(272d) Influence of Crystalline Anisotropy on Localized Surface Plasmon Resonance of Semiconductor Nanocrystals
AIChE Annual Meeting
2016
2016 AIChE Annual Meeting
Materials Engineering and Sciences Division
Area 8E Graduate Student Award Finalists
Tuesday, November 15, 2016 - 10:00am to 10:25am
Unlike typical plasmonic metals like Ag or Au, doped semiconductors can have anisotropic crystal structures for example, Cu2-xS (layered) or Cs:WO3 (hexagonal), which is the focus of our current study. Here in this study, we have shown that colloidally synthesized hexagonal phase Cs:WO3 nanocrystals exhibit strong aspect ratio-dependent LSPR absorption peaks that can only be explained via a cooperative influence of crystalline and shape anisotropies. We demonstrate the dominant influence of crystalline anisotropy, which uniquely causes strong LSPR band-splitting into two distinct peaks with comparable intensities.

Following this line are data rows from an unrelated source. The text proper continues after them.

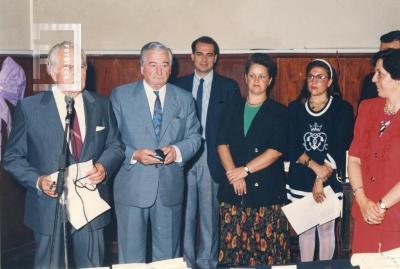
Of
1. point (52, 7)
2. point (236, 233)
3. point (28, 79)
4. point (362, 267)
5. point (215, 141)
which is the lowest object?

This finding highlights the limitations of conventional treatments of LSPR that assume isotropic dielectric constants and attribute multimodal peaks uniquely to shape anisotropy effects. This understanding extends our ability to rationally tune LSPR lineshape and near-field enhancement via synthetic control of shape and crystalline anisotropies of semiconductor nanocrystals. In particular, the demonstrated multimodal LSPR with near-equal intensities of h-Cs:WO3 nanocrystals covers the near-infrared (NIR) region of great importance in photonic, solar, and clinical applications while maintaining high visible transparency due to its wide band gap.